The department’s educational programs have a long-standing tradition of training national leaders in clinical care, research, health equity, advocacy, innovation, and medical education, among other domains. The present faculty enthusiastically embrace this tradition and are eager to promote the development of the next generation of leaders in medicine within an inclusive environment. The Boston Combined Residency Program (BCRP) in Pediatrics was formed to meet the needs of the future, bringing together the training programs of Boston Medical Center (BMC) (formerly Boston City Hospital) and Boston Children’s Hospital (BCH). Boston Medical Center has a long and important history of clinical research, advocacy, public policy, and innovation on behalf of both local and global populations who have been historically marginalized and/or minoritized. Boston Children’s Hospital is one of the nation’s leading research and training institutions dedicated to the care of children and young adults requiring both common, well-established treatments and treatments at the very leading edge of science. Currently, the BCRP has over 170 residents who hail from all over the country and world; residents spend part of their training at BMC and part at BCH. The goals of the department’s educational programs are to attract the most outstanding future pediatric leaders, support diverse personal and professional pathways, develop a learning environment and individualized program that reveal trainees’ full potential, and create an exemplary mixture of clinical excellence, mutual respect, shared passions, and the highest integrity.

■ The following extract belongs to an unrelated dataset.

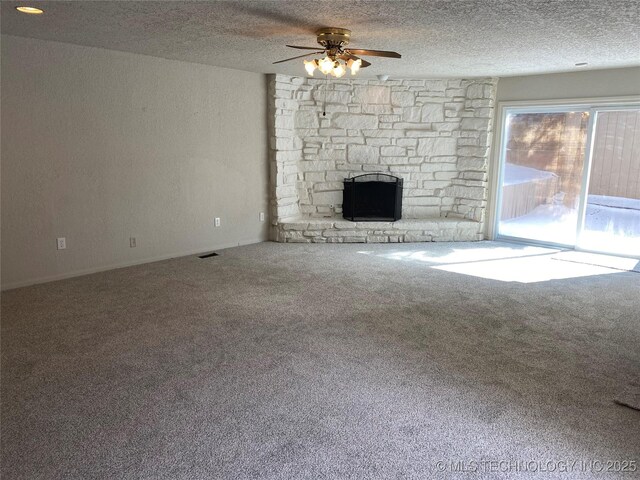 unfurnished living room with carpet flooring, a fireplace, a textured ceiling, and ceiling fan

Undergraduate medical education is a core mission of the BMC Department of Pediatrics. Our goal is not only to educate our medical students on the fundamental principles of pediatric medicine, but to provide a deeper understanding for the impact of pediatric advocacy, social determinants of health, quality improvement, and scholarly work on the care of pediatric patients and their families. The opportunities for medical student education in the Department of Pediatrics take various forms over the course of the four years of medical school. In the preclinical years, some students will have the opportunity to work with pediatricians as part of a longitudinal preceptorship in the Doctoring course. Here, students will learn the basics of interviewing and examining pediatric and adolescent patients, supervised by their preceptor. The medical school’s pediatric interest group, which is run by first- and second-year students, works closely with the department throughout the year to facilitate and organize lectures, luncheons, and other gatherings with current faculty and residents. The group maintains a website with information about volunteer, research, and shadowing opportunities within the department.

During the third year of medical school, students will rotate through the six-week core clerkship in pediatrics. Students will have a varied exposure to the practice of pediatrics with the opportunities to work in a mixture of pediatric settings, including inpatient medicine, newborn nursery, outpatient primary care, subspecialty clinics, and pediatric emergency department. The patient care experience is supplemented with small-group case-based learning sessions led by BMC pediatric faculty. The fourth-year pediatric subinternships and electives provide students with an opportunity to demonstrate greater independence and mastery of certain aspects of patient care, and deepen their understanding of subspecialty pediatrics. Students can elect to enroll in subinternships at BMC on the inpatient ward, NICU, PICU, and pediatric emergency department. Electives exist in many of the subspecialty divisions and, in addition, there are unique opportunities to use elective time to initiate a project in pediatric advocacy, quality improvement, and pediatric curriculum with our faculty who are committed to these aspects of pediatric care and education.